Die Ziffer 5855 GOÄ, die eine „computergestützte Operationsplanung“ beschreibt, könne im Zusammenhang mit dem Lasereinsatz bei einer Astigmatismuskorrektur nicht analog herangezogen werden, so der BGH. Eine analoge Anwendung setzt voraus, dass es sich bei der zugrunde liegenden Maßnahme um eine selbständige ärztliche Leistung handelt – genau das sei hier jedoch nicht gegeben. Der Lasereinsatz sei lediglich eine Variante der Durchführung der bereits in Ziffer 1345 beschriebenen Operation.

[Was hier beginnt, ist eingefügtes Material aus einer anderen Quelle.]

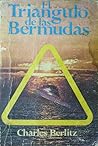 El triángulo de las Bermudas by Charles Berlitz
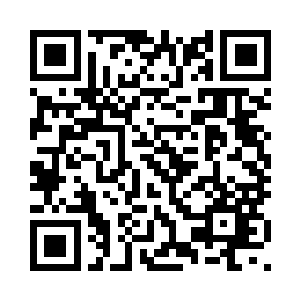 顺便去二手市场买了旧桌椅板凳的二维码生成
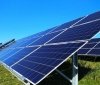 Lifecell запустив станцію на сонячних панелях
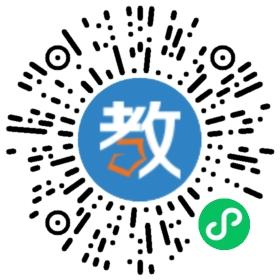 幸福村少兒美術(shù)創(chuàng)意公社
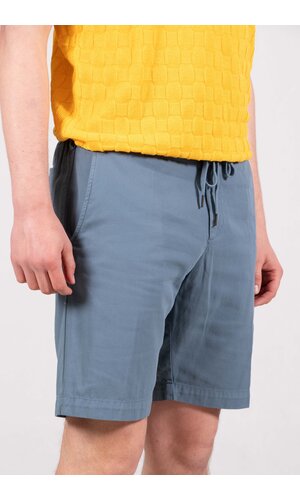 Myths Myths Shorts / 26M71B75 / Light Blue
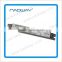 Nadway Electronic ballast for uv lamp
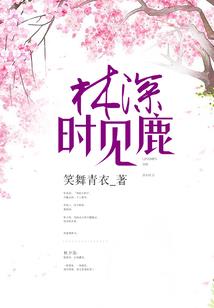 游戏mod变少了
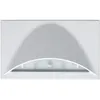 LED Landscape Lighting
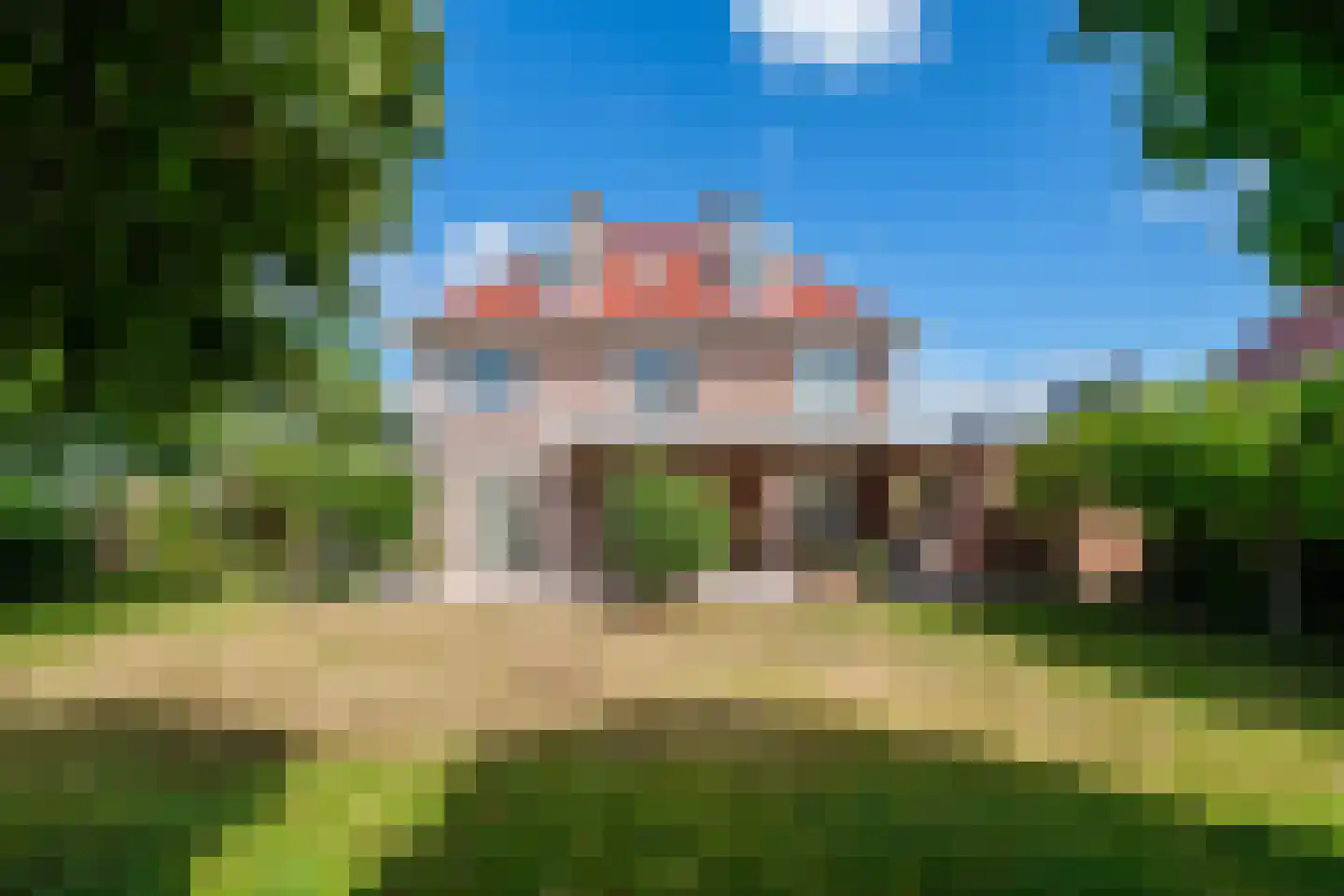 Boomgaard 2 Kampen thumbnail 48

Konsequenzen für die Abrechnungspraxis

Für die ärztliche Abrechnung bedeutet das Urteil: Der Einsatz eines Femtosekundenlasers bei einer Astigmatismus-Operation kann ausschließlich über die Ziffer 1345 GOÄ abgerechnet werden. Ergänzend kann – sofern die Operation ambulant durchgeführt wird – unter bestimmten Voraussetzungen ein Zuschlag gemäß Ziffer 441 GOÄ für den Einsatz eines Lasers erhoben werden.

Wichtig: Diese Zuschlagsziffer kommt nur dann zur Anwendung, wenn es sich um eine ambulante operative Leistung handelt und die weiteren Voraussetzungen der Ziffer 441 erfüllt sind.

Möglichkeit der Honorarvereinbarung bleibt bestehen

Trotz der eingeschränkten Abrechnungsmöglichkeiten nach GOÄ bleibt es Ärztinnen und Ärzten selbstverständlich unbenommen, mit dem Patienten eine abweichende Honorarvereinbarung gemäß § 2 GOÄ zu schließen. Diese muss schriftlich und vor Erbringung der Leistung erfolgen und darf nicht auf Verlangung des Arztes allein beruhen, sondern bedarf der freien Vereinbarung beider Parteien.

Gerade bei hochspezialisierten Verfahren oder beim Einsatz innovativer Technologien kann eine transparente und individuell vereinbarte Honorargestaltung eine sinnvolle Ergänzung zur streng regelgebundenen GOÄ-Abrechnung darstellen.